Matti Bowen

“Hearken to my voice, O Lord, when I call;
have mercy on me and answer me.
You speak in my heart and say, “Seek my face.”
Your face, Lord, will I seek.
Hide not your face from me,
nor turn away your servant in displeasure.
You have been my helper;
cast me not away;
do not forsake me, O God of my salvation.”
—Psalm 27, 10-13

Dear Friends,

What does it mean to be truly, completely seen?

One of the readings appointed for today, Psalm 27, opens with several strong declarations of faith. But the tone of the Psalm shifts, toward love we ask of God in return. It is not a moment of contractual obligation, where we say to God “I did this for you and now I deserve that.” Nor is it some kind of demand, where we assert that God’s love is a prize we have secured by being faithful. Instead, the tone is one of supplication where we reach out to God in love and devotion, hoping that God will reach back.

In reading this Psalm I was reminded of several passages in Rowan Williams’ foundational work Being Disciples. One moment in the second chapter almost leapt off the page as I was thinking of this Psalm, and the desire to see and be seen by God. Williams writes:

Faith as dependable relationship is something other than faith as a system of propositions, or faith as confidence in my own capacity to master truth; it’s much more a confidence that I can be mastered by truth, that I can be held even when I don’t feel I can hold on. If my relation to the living truth is initiated and sustained by God’s faithfulness not mine, it is dependable. (Williams, 2016, p.25)

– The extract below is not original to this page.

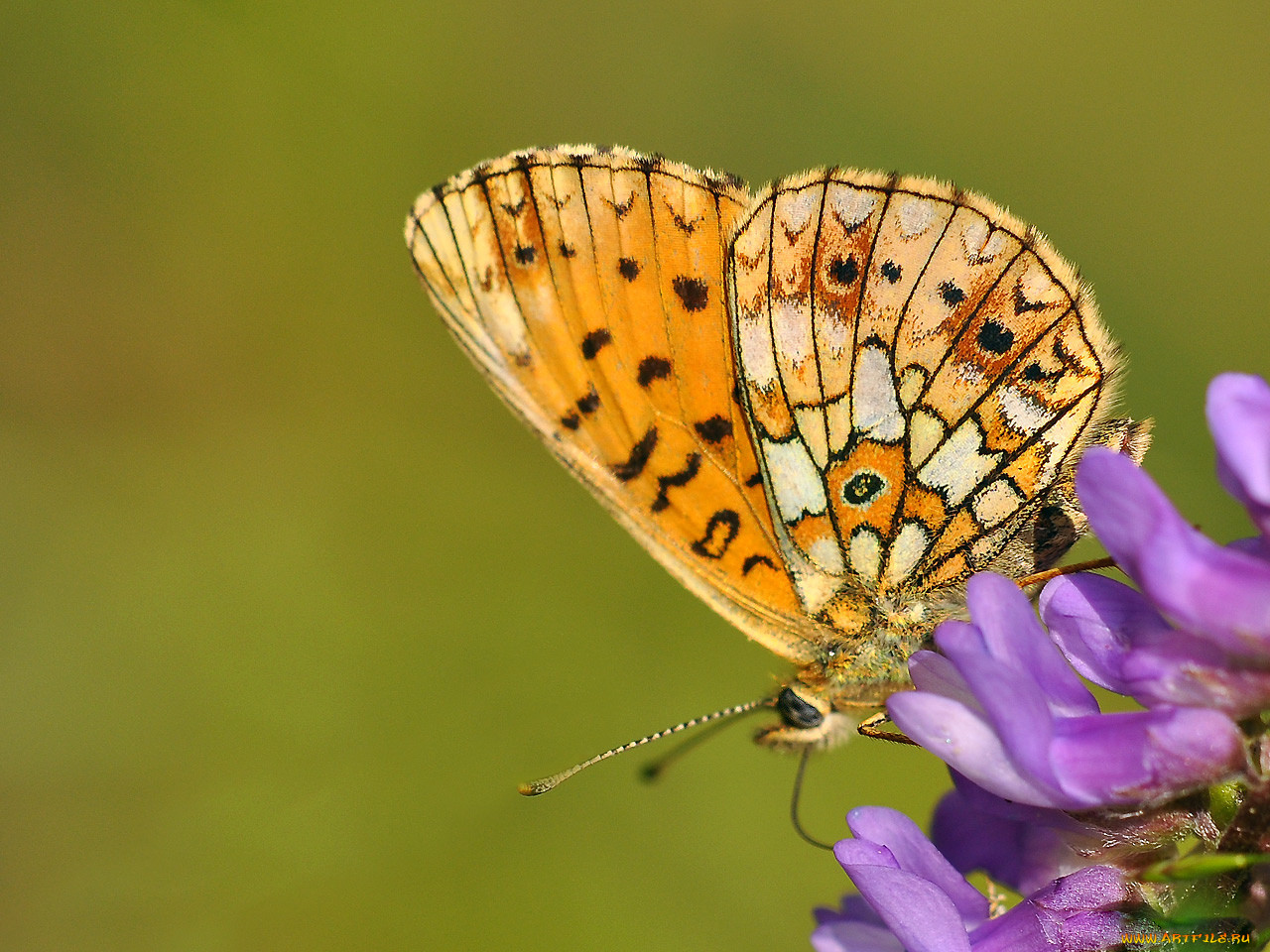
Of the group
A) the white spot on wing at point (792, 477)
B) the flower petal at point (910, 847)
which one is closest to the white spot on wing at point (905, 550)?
the white spot on wing at point (792, 477)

So perhaps, in examining this Psalm, we can name the desire laid out so plainly in verse not just as the desire to see and be seen by God but not to be abandoned in the face of whatever is found when we are truly seen. The desire to be fully known, even if all of our flaws, and still held in God’s love. This is immensely vulnerable, but relatable. How many of us fear that there is something within us that is impossible to love? Something that, if truly seen, would see us abandoned again and again? But as Williams reminds us, our relationship with God is ultimately sustained by God’s faithfulness and not ours. We can allow God’s love to be enough, even in the face of what we find unlovable in ourselves. God’s love is of an immeasurable vastness, and this season is full of reminders of that love, reminders that humanity has not only been created in the image of God but chosen again and again in love.

So perhaps, when we read this appointed Psalm and feel the anxiety there, we should remember a love so profound that God turns to us in anticipation and hope that someday we will turn back. A love so profound that God chose his Son to be born among us, a baby in a barn on a cold night. Now that is dependable.